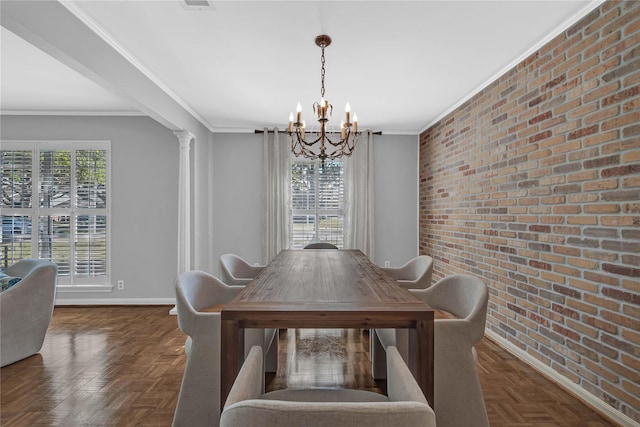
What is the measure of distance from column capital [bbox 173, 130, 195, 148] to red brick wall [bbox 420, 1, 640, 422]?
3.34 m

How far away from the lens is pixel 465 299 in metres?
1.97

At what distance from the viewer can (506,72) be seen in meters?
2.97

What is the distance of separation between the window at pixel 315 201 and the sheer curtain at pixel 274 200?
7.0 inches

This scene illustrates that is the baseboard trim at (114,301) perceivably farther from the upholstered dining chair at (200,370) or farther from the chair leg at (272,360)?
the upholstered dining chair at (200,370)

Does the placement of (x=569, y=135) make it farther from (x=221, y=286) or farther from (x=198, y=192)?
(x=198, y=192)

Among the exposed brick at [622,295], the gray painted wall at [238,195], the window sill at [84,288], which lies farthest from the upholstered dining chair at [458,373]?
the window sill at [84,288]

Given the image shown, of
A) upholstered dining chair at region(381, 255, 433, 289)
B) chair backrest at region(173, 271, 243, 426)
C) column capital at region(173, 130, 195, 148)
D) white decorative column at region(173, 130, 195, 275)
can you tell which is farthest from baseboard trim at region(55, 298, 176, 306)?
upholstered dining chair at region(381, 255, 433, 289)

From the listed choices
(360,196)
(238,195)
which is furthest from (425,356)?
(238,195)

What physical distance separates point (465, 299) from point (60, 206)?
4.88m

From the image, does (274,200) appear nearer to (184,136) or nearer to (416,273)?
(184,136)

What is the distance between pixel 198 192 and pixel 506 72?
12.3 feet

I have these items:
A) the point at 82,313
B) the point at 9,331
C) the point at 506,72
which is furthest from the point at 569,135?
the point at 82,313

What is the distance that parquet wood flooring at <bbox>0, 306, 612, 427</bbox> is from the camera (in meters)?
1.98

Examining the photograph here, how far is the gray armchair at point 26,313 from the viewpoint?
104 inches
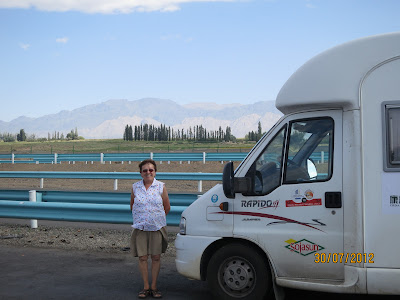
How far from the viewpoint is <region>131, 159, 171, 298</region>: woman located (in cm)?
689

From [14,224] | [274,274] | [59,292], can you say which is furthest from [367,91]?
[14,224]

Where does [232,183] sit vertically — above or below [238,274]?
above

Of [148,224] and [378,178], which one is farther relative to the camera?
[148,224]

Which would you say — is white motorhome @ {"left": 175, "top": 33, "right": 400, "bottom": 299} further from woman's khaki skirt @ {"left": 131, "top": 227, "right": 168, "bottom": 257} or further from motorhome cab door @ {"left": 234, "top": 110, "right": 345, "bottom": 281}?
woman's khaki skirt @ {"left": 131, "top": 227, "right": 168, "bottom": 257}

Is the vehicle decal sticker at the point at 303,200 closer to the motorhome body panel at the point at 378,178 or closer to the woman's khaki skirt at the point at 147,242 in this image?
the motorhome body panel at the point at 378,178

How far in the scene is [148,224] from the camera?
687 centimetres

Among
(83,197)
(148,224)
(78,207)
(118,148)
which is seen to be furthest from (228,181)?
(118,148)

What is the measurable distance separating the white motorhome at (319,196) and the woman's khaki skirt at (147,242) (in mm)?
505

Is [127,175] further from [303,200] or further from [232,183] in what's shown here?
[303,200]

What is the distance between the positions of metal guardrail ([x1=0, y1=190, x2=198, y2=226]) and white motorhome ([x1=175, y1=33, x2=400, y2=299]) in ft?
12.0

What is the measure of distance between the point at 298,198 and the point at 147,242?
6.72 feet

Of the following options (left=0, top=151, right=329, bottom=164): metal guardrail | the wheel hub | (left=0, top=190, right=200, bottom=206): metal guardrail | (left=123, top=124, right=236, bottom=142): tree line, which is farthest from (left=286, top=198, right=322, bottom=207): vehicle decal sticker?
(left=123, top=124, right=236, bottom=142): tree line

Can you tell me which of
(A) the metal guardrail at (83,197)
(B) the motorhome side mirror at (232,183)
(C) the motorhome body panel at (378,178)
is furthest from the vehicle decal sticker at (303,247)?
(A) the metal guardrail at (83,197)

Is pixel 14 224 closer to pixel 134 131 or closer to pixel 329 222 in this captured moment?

Work required ▸ Return every line of the data, word for word, from the line with "Can you tell me which of" up to and including the last line of the data.

Expected answer ▸
Can you tell me which of
(A) the metal guardrail at (83,197)
(B) the motorhome side mirror at (232,183)
(C) the motorhome body panel at (378,178)
is furthest from the vehicle decal sticker at (303,247)?
(A) the metal guardrail at (83,197)

Is pixel 14 224 closer to pixel 134 131 or closer to pixel 329 222 in this captured moment?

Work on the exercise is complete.